= Beginning of Section =

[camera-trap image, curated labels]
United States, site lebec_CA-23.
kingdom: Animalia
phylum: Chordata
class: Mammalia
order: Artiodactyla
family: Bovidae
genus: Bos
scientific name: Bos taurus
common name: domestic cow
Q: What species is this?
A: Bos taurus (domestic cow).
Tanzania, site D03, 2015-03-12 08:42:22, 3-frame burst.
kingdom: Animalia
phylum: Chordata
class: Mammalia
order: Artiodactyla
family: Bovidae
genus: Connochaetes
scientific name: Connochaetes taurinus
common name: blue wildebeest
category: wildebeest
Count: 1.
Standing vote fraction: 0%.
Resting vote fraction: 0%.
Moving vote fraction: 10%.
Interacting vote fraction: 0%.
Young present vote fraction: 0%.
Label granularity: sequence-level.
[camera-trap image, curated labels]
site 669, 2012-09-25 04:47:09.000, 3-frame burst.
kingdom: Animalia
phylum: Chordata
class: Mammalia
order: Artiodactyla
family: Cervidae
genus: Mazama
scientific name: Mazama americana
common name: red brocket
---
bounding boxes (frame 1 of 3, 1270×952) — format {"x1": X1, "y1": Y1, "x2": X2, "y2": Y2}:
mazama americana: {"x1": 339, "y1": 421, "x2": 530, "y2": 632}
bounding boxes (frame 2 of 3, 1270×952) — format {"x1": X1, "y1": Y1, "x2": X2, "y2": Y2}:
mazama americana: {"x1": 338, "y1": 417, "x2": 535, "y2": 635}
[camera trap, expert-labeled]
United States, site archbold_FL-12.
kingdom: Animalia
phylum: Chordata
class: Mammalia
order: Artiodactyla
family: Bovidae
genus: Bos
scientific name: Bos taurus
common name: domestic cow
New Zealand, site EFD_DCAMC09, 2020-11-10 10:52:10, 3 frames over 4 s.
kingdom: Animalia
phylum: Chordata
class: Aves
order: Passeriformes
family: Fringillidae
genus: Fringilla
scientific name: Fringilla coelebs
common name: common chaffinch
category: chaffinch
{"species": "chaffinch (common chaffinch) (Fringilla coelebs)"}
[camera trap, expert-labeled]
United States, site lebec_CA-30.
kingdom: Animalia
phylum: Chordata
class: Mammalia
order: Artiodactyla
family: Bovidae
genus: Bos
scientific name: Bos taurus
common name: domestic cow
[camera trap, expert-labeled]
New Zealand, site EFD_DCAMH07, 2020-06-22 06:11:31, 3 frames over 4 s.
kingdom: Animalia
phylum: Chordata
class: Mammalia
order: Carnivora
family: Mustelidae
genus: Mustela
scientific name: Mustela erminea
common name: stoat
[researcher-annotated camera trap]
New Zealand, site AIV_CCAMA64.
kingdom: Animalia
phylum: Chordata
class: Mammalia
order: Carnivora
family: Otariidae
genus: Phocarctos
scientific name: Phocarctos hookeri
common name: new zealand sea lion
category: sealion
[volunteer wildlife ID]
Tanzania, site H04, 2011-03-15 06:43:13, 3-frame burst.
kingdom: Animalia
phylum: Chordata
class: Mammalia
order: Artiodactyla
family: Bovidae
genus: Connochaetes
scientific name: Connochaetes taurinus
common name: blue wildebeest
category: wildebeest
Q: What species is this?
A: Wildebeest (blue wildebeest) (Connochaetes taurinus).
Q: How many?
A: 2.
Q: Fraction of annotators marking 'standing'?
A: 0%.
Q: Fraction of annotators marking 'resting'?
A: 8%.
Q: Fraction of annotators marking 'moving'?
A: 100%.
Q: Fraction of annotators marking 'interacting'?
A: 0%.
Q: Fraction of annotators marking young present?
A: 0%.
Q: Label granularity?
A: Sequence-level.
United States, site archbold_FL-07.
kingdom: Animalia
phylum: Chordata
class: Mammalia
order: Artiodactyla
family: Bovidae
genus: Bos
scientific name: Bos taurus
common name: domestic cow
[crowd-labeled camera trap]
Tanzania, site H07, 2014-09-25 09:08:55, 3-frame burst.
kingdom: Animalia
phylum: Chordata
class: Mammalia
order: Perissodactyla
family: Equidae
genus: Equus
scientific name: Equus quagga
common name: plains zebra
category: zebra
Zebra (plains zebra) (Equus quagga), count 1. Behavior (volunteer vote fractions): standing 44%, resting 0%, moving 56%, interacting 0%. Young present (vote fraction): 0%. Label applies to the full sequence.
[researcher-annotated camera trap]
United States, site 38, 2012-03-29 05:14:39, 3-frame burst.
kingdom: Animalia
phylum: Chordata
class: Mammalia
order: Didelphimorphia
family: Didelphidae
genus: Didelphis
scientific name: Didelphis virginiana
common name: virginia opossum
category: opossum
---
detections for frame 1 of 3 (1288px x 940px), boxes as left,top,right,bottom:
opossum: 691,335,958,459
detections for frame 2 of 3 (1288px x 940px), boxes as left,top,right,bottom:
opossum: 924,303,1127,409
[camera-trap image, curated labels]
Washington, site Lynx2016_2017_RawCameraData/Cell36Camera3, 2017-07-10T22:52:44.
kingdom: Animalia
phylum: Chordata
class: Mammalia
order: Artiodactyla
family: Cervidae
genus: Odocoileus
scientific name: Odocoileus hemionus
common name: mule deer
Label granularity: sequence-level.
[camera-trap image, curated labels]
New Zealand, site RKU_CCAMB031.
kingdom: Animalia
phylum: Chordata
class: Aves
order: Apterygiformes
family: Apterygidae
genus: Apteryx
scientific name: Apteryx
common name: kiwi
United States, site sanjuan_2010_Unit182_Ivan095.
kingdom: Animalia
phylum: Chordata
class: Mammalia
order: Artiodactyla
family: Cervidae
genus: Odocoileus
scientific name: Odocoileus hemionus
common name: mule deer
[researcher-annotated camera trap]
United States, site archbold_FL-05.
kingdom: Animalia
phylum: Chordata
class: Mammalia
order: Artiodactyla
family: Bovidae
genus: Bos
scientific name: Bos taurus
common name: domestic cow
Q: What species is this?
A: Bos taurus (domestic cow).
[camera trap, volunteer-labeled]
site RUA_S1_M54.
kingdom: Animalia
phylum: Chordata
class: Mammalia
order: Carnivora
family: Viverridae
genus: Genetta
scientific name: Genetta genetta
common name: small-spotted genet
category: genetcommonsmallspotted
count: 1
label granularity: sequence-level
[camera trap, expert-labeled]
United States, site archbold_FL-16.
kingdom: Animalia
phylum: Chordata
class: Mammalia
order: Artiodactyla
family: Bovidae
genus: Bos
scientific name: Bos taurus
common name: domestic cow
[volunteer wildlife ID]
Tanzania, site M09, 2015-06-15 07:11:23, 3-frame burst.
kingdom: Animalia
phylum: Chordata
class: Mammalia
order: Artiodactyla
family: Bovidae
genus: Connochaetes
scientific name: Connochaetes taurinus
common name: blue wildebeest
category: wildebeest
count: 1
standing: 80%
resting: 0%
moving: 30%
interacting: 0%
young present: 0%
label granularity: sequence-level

= End of Section =

## WORK REQUEST
Throughout the data above, report every line that contains the string "annotators".

## OUTPUT
Q: Fraction of annotators marking 'standing'?
Q: Fraction of annotators marking 'resting'?
Q: Fraction of annotators marking 'moving'?
Q: Fraction of annotators marking 'interacting'?
Q: Fraction of annotators marking young present?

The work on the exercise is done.